Later in the day, following the recommendation of a local, we attended Evensong at York Minster. Again, following the book of common prayer when your not used to it is odd, but the service itself was beautiful. The sound of choir and organ intertwined as one - and the sermon wasn't too bad either! I did get confused with someone looking like black rod - same looking gown and rod in hand - processing the people who read the bible lessons in, but that's just bye-the-bye.

After the services we attended on Sunday, Church of Scotland will seem comfortable and familiar, though sometimes I think we maybe miss out on the added spiritual depths these different forms of worship can have. The way I see it, if that works for an individual - if they find God in that worship - then it's doing what it is there for. If God is the focus and is felt, does it matter how we get there?

Sunday, 13 February 2011

Bible in a year - been there, done that.

Back in August 2009, I bought myself a chronological bible. Over the course of 2010, I religiously (pardon the pun) read it. I did enjoy it, as I can now say I have read the entire bible. So far, so good.

Some things I found a little annoying about this method of bible study was its sheer nature. Lump all evens which happened at the same time together and is can become a bit of a repetitive dialogue. I suppose it did make it a little interesting to note how similar different books of the bible were in terms of their narrative. Generally, I enjoyed putting the events and stories into context and the achievement of reading the whole bible.

So, at the start of the new year, it seemed the most obvious thing I could do was to start at the beginning again. I've managed 1 month. I realised just how much I'd remembered (I tend to be like that with my reading - have to wait years to re-read books I enjoyed). I also realised I wasn't getting any depth to my study. I was just reading it. I wasn't getting background on events or a deeper understanding of how the people and places relate to me. Shocking as it sounds, after a month of re-reading the chronological bible, I became a bit bored with merely reading the bible.

Now, I wonder how to approach my personal bible study. I have bought Tom Wright's Matthew for everyone, so I could work through Matthew. I could use Tom Wright's "For everyone" series for the whole of the New Testament, I suppose, but what about the old testament? What do you do? I'm interested to learn others experiences and things they find helpful and useful for their own bible study.

Saturday, 12 February 2011

Tired

It's not long until my last day at work. I have, quite deliberately, kept back a large chunk of leave so I don't have to work until the wire on 31 March.

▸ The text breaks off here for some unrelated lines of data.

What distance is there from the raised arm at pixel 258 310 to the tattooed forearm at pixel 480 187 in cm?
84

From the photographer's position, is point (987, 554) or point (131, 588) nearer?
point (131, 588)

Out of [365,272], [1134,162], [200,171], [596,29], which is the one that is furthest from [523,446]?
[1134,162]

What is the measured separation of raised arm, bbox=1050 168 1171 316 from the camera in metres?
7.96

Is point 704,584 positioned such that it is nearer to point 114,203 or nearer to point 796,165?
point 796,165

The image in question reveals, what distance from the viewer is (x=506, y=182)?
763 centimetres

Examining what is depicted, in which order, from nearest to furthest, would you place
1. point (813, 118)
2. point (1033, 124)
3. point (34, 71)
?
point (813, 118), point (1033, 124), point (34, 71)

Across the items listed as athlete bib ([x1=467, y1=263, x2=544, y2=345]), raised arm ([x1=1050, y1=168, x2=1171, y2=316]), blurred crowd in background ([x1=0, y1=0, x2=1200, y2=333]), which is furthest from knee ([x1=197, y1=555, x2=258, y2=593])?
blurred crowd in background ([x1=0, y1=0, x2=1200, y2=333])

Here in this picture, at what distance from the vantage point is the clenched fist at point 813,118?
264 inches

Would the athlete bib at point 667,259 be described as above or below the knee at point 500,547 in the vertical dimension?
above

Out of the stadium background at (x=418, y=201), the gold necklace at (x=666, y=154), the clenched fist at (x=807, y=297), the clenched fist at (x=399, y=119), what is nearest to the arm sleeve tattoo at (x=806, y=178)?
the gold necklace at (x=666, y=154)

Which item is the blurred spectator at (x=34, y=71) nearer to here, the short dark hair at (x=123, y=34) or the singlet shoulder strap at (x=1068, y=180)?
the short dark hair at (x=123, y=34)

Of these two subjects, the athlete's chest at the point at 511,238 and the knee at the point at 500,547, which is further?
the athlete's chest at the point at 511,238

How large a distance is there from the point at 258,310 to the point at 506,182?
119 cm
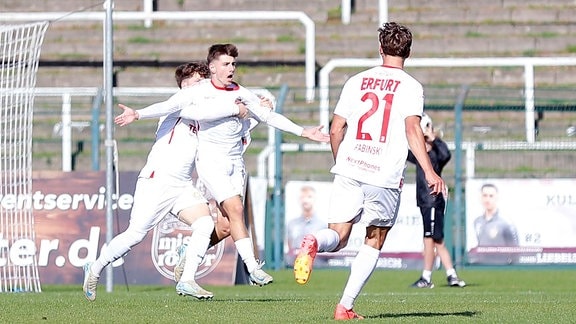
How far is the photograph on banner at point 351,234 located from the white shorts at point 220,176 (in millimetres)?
7618

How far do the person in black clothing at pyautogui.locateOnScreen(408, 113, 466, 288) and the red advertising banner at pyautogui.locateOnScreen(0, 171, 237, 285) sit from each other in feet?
7.50

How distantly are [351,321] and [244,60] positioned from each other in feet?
53.1

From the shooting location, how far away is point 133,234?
1252cm

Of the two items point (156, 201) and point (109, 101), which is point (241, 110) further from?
point (109, 101)

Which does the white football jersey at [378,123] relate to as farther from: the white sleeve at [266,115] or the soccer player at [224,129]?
the white sleeve at [266,115]

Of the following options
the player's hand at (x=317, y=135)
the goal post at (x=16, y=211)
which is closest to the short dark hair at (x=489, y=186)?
the goal post at (x=16, y=211)

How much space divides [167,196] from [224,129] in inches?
30.0

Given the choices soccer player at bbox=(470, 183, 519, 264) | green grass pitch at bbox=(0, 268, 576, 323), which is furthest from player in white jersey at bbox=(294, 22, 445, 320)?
soccer player at bbox=(470, 183, 519, 264)

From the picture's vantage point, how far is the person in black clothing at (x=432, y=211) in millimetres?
16641

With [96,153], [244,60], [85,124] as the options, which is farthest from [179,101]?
[244,60]

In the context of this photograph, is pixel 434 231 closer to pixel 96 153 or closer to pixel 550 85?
pixel 96 153

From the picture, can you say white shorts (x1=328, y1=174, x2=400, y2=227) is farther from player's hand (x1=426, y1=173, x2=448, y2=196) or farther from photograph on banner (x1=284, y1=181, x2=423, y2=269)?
photograph on banner (x1=284, y1=181, x2=423, y2=269)

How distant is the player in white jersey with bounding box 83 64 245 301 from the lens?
1249 cm

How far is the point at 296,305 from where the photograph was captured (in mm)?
11867
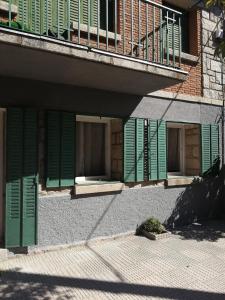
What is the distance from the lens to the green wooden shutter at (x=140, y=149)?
658cm

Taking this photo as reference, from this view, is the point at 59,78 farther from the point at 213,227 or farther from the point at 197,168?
the point at 213,227

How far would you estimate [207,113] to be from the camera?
8.03 metres

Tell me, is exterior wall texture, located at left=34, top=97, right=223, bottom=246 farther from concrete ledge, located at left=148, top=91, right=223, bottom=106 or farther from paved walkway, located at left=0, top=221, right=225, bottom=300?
paved walkway, located at left=0, top=221, right=225, bottom=300

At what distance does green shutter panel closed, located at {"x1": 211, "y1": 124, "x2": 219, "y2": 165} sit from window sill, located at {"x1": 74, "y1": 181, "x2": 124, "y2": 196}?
→ 3104 millimetres

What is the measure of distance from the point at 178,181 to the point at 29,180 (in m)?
3.78

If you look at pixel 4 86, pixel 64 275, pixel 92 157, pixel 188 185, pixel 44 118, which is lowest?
pixel 64 275

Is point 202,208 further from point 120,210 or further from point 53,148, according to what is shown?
point 53,148

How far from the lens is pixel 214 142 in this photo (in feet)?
26.2

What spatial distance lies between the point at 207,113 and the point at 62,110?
172 inches

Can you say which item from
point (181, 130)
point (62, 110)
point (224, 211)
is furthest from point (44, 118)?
point (224, 211)

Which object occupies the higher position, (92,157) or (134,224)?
(92,157)

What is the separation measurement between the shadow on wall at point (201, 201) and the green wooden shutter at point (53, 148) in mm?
3210

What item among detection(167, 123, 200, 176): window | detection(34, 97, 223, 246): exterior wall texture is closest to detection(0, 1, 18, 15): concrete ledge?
detection(34, 97, 223, 246): exterior wall texture

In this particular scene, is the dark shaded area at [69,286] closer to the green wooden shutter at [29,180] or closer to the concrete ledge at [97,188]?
the green wooden shutter at [29,180]
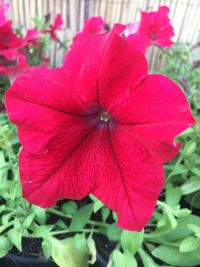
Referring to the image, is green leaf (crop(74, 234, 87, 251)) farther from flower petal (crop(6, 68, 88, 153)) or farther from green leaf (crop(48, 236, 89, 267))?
flower petal (crop(6, 68, 88, 153))

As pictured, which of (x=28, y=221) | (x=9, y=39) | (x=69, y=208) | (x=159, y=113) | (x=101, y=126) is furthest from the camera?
(x=9, y=39)

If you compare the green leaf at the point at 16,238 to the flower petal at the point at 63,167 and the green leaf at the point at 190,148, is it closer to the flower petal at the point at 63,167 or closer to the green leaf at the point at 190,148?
the flower petal at the point at 63,167

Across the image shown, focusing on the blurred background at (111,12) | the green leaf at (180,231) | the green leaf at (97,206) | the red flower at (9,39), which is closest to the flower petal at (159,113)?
the green leaf at (97,206)

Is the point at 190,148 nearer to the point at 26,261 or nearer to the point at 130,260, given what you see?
the point at 130,260

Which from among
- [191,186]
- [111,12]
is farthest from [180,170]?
[111,12]

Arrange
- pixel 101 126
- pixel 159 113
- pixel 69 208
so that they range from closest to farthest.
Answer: pixel 159 113 → pixel 101 126 → pixel 69 208

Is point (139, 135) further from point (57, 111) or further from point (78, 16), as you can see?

Everyday, though, I am finding it harder and harder to be someone I am not. I am a people person who cares deeply about those around me - even those who don't like me. It's hard trying to get the work done well, so my colleagues don't have to fix my mistakes. It's also so those who dislike me don't get ammunition to shot me with even once I have left.

Just before I leave, I am going to "out" myself as a trainee minister. There are some who will not be up nor down about it. There are some who will be very positive about it (and perhaps may have already put two and two together). There are some, though, who will think it's the most preposterous thing they've heard. If they read the notice with a mouthful of coffee, I think their PC screen may wear it.

For me, it will be a release. I am looking forward to being able to tell people who I am. To be who I am. Called and loved by God, just as they are if they would only let him in. Maybe even those who I think would be negative about this remember things I have done - when I have spoken to the outcast from the group, for example - and realise I was doing those things to show God's love to those others reject.